LLM Common Attacks - clarkvoss/LLM GitHub Wiki

Prompt injection

Prompt injection refers to the technique of providing specific instructions or context within the input or prompt given to a Large Language Model (LLM) to influence its output. It involves modifying the initial text provided to the model in order to steer it towards generating desired responses.

Unauthorized code injection

Unauthorized code injection on a Large Language Model (LLM) refers to the act of injecting malicious or unauthorized code into the input or prompt provided to the LLM, with the intent of executing arbitrary code or compromising the security of the system.

Lack of access control on LLM APIs

Lack of access control on LLM APIs refers to a security vulnerability where there is inadequate or insufficient control over who can access and use the application programming interfaces (APIs) provided by Large Language Models (LLMs). It means that there are no proper mechanisms in place to authenticate or authorize users or applications that interact with the LLM API.

Hallucination Attacks

Fabricating non-existent facts to cheat users without perception.

Server-Side Request Forgery

Server-Side Request Forgery (SSRF) is a vulnerability that allows an attacker to induce a server to send arbitrary web requests on their behalf. This becomes problematic because, through SSRF, the server may inadvertently expose access to internal networks, hosts, or services that wouldn't otherwise be publicly available.

Indirect Prompt Injection

Attacks involve an attacker secretly manipulating the input to make it do something that the user does not expect. These generally occur when using additional plugins, or feeding the LLM information that comes from a third party.

Cross-Site Scripting

(XSS) is an attack in which an attacker injects malicious executable scripts into the code of a trusted application or website. Attackers often initiate an XSS attack by sending a malicious link to a user and enticing the user to click it.

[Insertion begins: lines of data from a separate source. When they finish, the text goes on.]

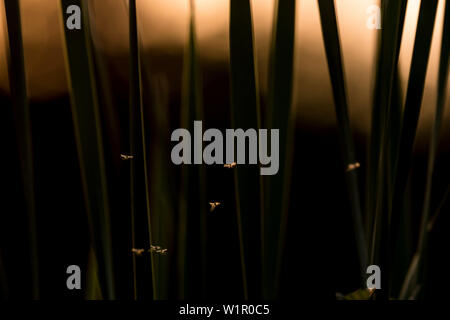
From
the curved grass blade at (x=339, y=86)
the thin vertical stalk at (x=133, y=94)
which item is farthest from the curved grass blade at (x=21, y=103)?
the curved grass blade at (x=339, y=86)

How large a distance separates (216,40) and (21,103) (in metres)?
0.33

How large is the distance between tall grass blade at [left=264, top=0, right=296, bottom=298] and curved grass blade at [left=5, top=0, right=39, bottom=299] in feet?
1.20

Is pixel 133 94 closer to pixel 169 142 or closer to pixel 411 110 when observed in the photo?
pixel 169 142

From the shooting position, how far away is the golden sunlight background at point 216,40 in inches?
27.8

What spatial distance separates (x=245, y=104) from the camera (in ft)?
2.07

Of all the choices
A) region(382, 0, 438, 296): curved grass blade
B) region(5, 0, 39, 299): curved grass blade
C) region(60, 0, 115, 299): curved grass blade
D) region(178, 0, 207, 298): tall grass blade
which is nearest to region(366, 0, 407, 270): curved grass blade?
region(382, 0, 438, 296): curved grass blade

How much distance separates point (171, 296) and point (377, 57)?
1.67 feet

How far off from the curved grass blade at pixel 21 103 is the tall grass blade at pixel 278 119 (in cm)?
36

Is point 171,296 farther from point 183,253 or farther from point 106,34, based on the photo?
point 106,34

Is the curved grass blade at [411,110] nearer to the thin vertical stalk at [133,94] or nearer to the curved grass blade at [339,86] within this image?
the curved grass blade at [339,86]

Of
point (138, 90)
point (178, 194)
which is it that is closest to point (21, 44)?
point (138, 90)

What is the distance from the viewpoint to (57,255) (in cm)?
73

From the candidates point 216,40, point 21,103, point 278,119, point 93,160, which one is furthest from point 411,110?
point 21,103
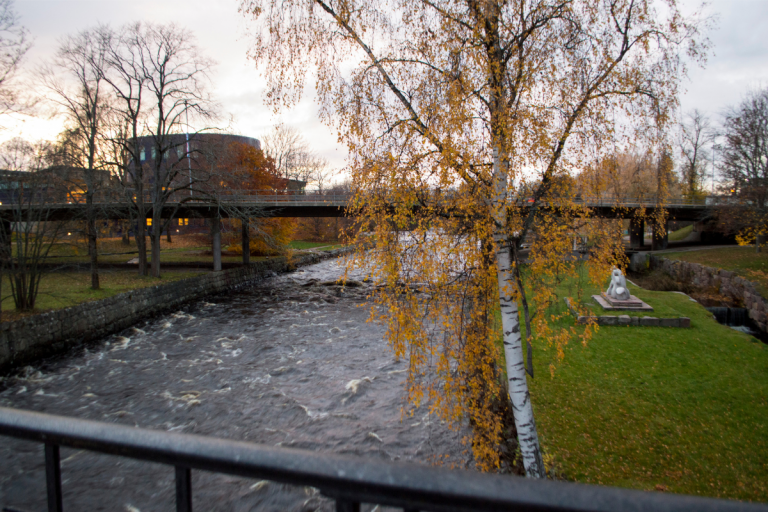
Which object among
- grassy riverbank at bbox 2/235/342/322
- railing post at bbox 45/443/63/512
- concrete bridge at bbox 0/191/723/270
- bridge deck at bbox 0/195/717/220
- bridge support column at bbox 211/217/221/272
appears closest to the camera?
railing post at bbox 45/443/63/512

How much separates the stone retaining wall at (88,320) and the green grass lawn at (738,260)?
18.4 metres

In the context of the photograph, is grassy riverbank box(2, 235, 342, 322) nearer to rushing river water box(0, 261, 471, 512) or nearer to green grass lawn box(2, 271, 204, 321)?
green grass lawn box(2, 271, 204, 321)

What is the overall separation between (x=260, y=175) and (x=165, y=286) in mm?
16987

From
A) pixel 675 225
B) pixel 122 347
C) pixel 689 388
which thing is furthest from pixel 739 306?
pixel 675 225

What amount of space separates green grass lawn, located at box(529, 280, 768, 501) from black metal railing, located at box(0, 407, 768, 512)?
6.34m

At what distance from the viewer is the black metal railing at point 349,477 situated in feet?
2.87

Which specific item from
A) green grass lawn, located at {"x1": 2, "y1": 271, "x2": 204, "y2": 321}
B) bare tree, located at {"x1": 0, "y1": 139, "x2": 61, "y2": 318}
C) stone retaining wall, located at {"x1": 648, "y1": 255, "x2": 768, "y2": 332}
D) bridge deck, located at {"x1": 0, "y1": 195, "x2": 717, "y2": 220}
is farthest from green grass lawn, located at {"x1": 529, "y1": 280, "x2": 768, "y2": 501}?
bare tree, located at {"x1": 0, "y1": 139, "x2": 61, "y2": 318}

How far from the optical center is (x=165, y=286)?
20703mm

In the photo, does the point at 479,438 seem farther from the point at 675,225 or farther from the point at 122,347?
the point at 675,225

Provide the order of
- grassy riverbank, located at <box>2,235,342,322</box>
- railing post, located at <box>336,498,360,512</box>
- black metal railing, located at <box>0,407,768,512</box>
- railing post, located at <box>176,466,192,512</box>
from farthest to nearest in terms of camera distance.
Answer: grassy riverbank, located at <box>2,235,342,322</box>
railing post, located at <box>176,466,192,512</box>
railing post, located at <box>336,498,360,512</box>
black metal railing, located at <box>0,407,768,512</box>

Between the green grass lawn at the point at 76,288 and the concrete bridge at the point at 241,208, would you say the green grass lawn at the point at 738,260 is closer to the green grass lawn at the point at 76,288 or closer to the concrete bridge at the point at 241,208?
the concrete bridge at the point at 241,208

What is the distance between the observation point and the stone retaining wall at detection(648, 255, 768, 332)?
16188mm

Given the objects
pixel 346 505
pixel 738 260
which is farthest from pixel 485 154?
pixel 738 260

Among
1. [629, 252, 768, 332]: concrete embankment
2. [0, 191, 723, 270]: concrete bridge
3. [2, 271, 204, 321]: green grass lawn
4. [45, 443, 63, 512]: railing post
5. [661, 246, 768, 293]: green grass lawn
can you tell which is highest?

Arbitrary Plugin Invocation

LLM plugins can have insecure inputs and insufficient access control. This lack of application control makes them easier to exploit and can result in consequences like remote code execution.

Sensitive Information Disclosure

LLMs may inadvertently reveal confidential data in its responses, leading to unauthorized data access, privacy violations, and security breaches. Its crucial to implement data sanitization and strict user policies to mitigate this.

Excessive Agency

Excessive agency vulnerabilities enabling harmful actions due to unexpected LLM outputs, caused by excessive functionality, permissions, or autonomy.

Exfiltration of Chat History

Instructing ChatGPT to render images and append information to the URL (Image Markdown Injection), or by tricking a user to click a hyperlink.

Model Theft

This involves unauthorized access, copying, or exfiltration of proprietary LLM models. The impact includes economic losses, compromised competitive advantage, and potential access to sensitive information.

Remote Code Execution (RCE)

LLM-integrated frameworks, which serve as the essential infrastructure, have given rise to many LLM-integrated web apps. However, some of these frameworks suffer from Remote Code Execution (RCE) vulnerabilities, allowing attackers to execute arbitrary code on apps' servers remotely via prompt injections.

Training Data Poisoning

This occurs when LLM training data is tampered,introducing vulnerabilities or biases that compromise security, effectiveness, or ethical behavior. Sources include Common Crawl, WebText, OpenWebText, & books.